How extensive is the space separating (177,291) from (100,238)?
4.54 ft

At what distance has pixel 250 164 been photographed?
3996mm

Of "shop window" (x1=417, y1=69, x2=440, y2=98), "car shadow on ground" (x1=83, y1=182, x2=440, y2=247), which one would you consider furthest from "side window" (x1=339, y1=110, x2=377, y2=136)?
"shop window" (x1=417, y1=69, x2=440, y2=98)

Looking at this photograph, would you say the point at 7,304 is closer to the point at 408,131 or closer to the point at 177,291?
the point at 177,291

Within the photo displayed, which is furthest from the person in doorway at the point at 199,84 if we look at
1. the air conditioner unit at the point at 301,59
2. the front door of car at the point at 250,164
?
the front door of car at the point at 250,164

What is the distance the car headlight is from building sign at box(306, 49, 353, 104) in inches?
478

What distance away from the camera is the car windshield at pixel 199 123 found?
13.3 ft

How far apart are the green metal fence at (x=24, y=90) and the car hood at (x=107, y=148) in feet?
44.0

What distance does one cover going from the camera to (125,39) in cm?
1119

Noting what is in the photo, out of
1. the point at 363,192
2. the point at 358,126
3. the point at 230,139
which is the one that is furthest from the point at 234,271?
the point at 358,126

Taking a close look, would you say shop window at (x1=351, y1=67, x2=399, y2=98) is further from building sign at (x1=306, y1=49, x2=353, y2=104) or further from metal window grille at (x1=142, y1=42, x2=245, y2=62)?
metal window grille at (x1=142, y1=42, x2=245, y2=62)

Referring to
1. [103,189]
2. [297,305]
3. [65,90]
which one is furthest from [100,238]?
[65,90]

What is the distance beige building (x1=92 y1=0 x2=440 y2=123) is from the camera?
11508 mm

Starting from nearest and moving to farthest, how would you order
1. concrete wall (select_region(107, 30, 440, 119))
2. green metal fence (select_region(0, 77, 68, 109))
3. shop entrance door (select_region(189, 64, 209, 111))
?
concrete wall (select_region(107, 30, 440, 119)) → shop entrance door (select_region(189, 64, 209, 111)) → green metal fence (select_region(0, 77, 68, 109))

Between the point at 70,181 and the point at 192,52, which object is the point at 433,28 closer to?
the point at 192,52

> _WHAT NEEDS TO BE DONE_
Reproduce every one of the records above word for word.

> _RESULT OF THE TASK_
How extensive is the space separating (177,291) from (100,238)?
4.54 ft

At what distance has pixel 250 164 been photographed?
3996mm

Of "shop window" (x1=417, y1=69, x2=440, y2=98), "car shadow on ground" (x1=83, y1=182, x2=440, y2=247), which one would you consider furthest from "side window" (x1=339, y1=110, x2=377, y2=136)?
"shop window" (x1=417, y1=69, x2=440, y2=98)

Looking at this photograph, would you say the point at 7,304 is closer to the point at 408,131 or closer to the point at 177,291?
the point at 177,291

Within the photo displayed, which is furthest from the person in doorway at the point at 199,84 if we look at
1. the air conditioner unit at the point at 301,59
2. the front door of car at the point at 250,164
?
the front door of car at the point at 250,164

What is the distance the car headlight is from building sign at box(306, 49, 353, 104) in inches?
478

What distance away from the camera is the car windshield at pixel 199 123 found?
13.3 ft

How far apart are the green metal fence at (x=24, y=90) and the car hood at (x=107, y=148) in feet?
44.0

What distance does one cover going from the camera to (125,39) in cm?
1119

Noting what is in the photo, out of
1. the point at 363,192
2. the point at 358,126
3. the point at 230,139
which is the one that is furthest from the point at 234,271?
the point at 358,126

Taking a close look, would you say shop window at (x1=351, y1=67, x2=399, y2=98) is further from building sign at (x1=306, y1=49, x2=353, y2=104) or further from metal window grille at (x1=142, y1=42, x2=245, y2=62)?
metal window grille at (x1=142, y1=42, x2=245, y2=62)

Referring to
1. [103,189]
2. [297,305]
3. [65,90]
which one is furthest from [100,238]?
[65,90]

What is the distance beige building (x1=92 y1=0 x2=440 y2=123) is from the camera?
11508 mm

Starting from nearest and moving to farthest, how would you order
1. concrete wall (select_region(107, 30, 440, 119))
2. green metal fence (select_region(0, 77, 68, 109))
3. shop entrance door (select_region(189, 64, 209, 111))
?
concrete wall (select_region(107, 30, 440, 119)) → shop entrance door (select_region(189, 64, 209, 111)) → green metal fence (select_region(0, 77, 68, 109))

Between the point at 70,181 and the point at 192,52, which object is the point at 433,28 closer to?
the point at 192,52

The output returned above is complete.